ASSIGNMENT: Please copy the passage on Mexican financial reporting standards, starting at "Mexican FRS B-10 also" and ending at "was considered non-inflationary.", but substitute "retroactively" for "retrospectively".

EXTRACTED TEXT:
________________
The Company is analyzing the method to be applied as of January 1, 2008. Mexican FRS B-2 establishes that in the statement of cash flows, the entity must first present cash flows derived from operating activities, then from investing activities, the sum of these activities and finally cash flows derived from financing activities.

 

Mexican FRS B-10, Effects of Inflation

 

Mexican FRS B-10, Effects of Inflation, replaces Mexican accounting Bulletin B-10, Accounting Recognition of the Effects of Inflation on Financial Information. Mexican FRS B-10 defines the rules of the recognition and presentation of the effects of inflation on financial information. The standard defines the two economic environments in Mexico that will determine whether or not entities must recognize the effects of inflation on financial information: i) inflationary, when inflation is equal to or higher than 26% accumulated in the preceding three fiscal years (an 8% annual average); and ii) non-inflationary.

 

Mexican FRS B-10 also establishes the accounting rules applicable whenever the economy changes from any type of environment to the other. When the economy changes from an inflationary environment to a non-inflationary one, the entity must maintain in its financial statements the effects of inflation recognized through the immediate prior year, since the amounts of prior periods are taken as the base amounts of the financial statements for the period of change and subsequent periods. Whenever the economy changes from a non-inflationary environment to an inflationary one, the effects of inflation on the financial information must be recognized retrospectively, meaning that all information for prior periods must be adjusted to recognize the accumulated effects of inflation of the periods in which the economic environment was considered non-inflationary.

 

This standard also abolishes the use of the specific-indexation method for the valuation of imported fixed assets and the replacement-cost method for the valuation of inventories, thus eliminating the result from holding non-monetary assets. Therefore, at the date this Mexican FRS comes into force, entities which have recognized any accumulated result from holding non-monetary assets in their stockholders' equity under retained earnings, must identify the realized and unrealized portions of such result.
________________
GIVEN ENTRIES:
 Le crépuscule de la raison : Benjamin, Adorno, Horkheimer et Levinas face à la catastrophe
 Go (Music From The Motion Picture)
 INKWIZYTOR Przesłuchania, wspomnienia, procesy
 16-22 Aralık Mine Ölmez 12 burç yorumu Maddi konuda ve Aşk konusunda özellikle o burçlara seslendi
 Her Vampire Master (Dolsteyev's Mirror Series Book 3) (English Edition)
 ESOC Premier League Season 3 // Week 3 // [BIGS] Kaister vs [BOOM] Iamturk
________________
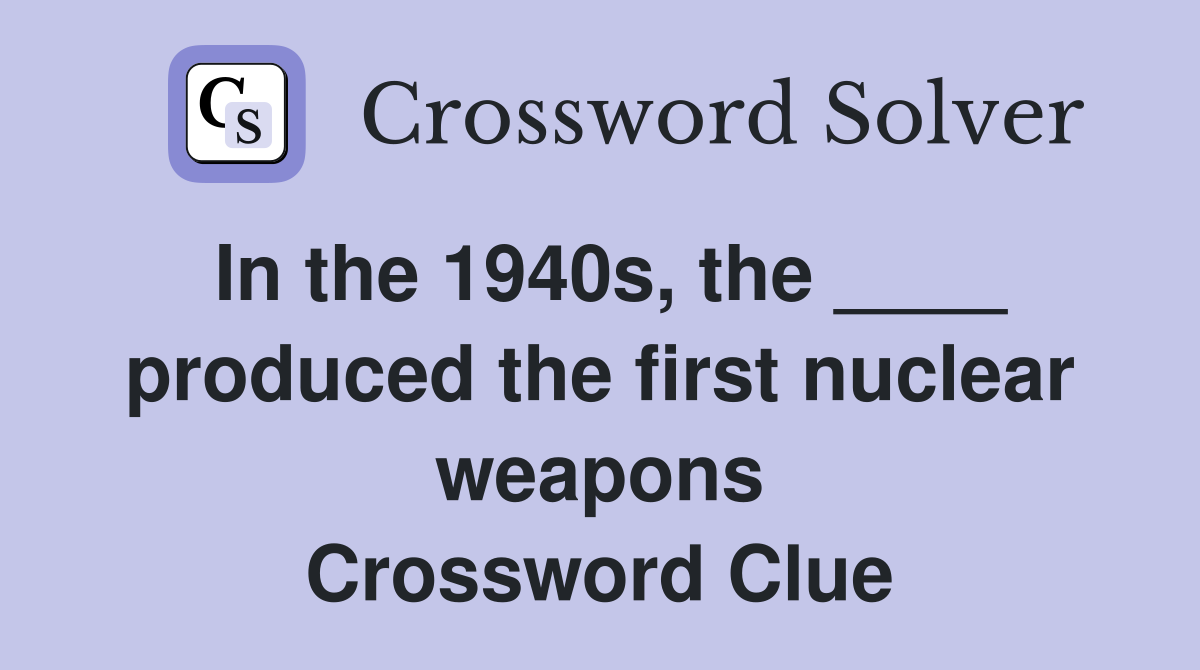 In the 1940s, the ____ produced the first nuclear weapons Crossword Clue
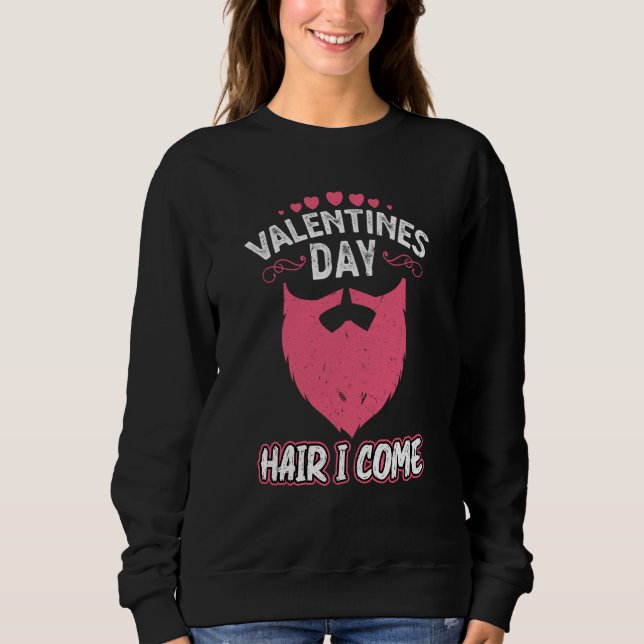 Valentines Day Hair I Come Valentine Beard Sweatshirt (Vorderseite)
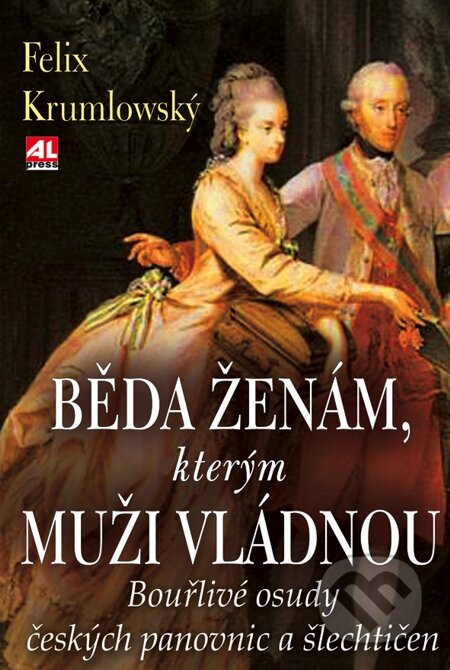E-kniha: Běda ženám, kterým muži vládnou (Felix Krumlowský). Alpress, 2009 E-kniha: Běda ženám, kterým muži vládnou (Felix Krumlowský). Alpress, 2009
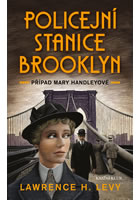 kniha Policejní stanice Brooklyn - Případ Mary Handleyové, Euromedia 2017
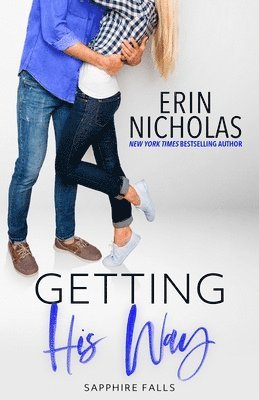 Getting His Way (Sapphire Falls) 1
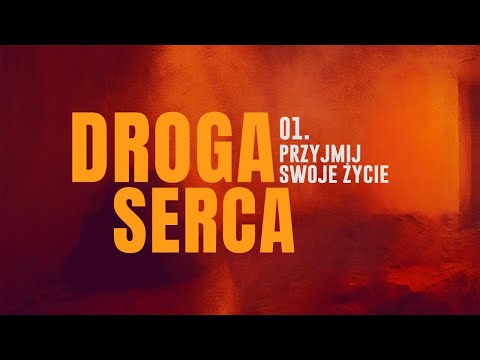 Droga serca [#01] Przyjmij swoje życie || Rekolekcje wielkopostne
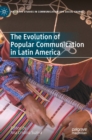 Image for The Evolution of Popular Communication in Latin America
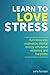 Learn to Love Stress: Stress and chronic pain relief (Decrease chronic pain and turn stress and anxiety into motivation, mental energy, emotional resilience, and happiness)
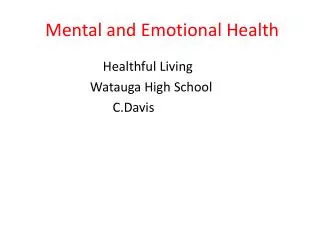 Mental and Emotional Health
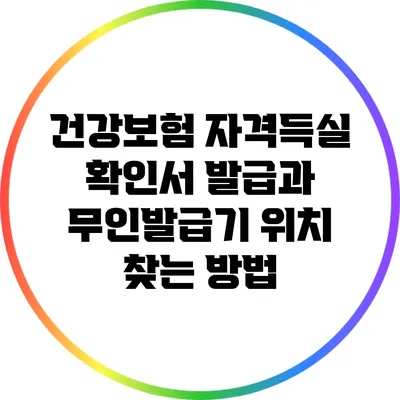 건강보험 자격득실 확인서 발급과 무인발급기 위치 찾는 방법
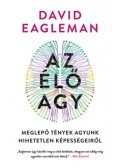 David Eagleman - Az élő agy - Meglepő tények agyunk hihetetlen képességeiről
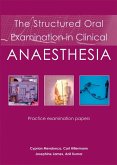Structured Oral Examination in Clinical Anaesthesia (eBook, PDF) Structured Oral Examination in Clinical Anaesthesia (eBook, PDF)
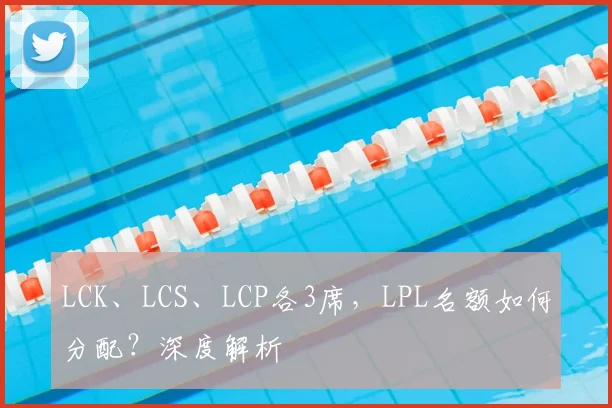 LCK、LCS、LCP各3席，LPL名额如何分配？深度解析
________________
RESPONSE:
Mexican FRS B-10 also establishes the accounting rules applicable whenever the economy changes from any type of environment to the other. When the economy changes from an inflationary environment to a non-inflationary one, the entity must maintain in its financial statements the effects of inflation recognized through the immediate prior year, since the amounts of prior periods are taken as the base amounts of the financial statements for the period of change and subsequent periods. Whenever the economy changes from a non-inflationary environment to an inflationary one, the effects of inflation on the financial information must be recognized retroactively, meaning that all information for prior periods must be adjusted to recognize the accumulated effects of inflation of the periods in which the economic environment was considered non-inflationary.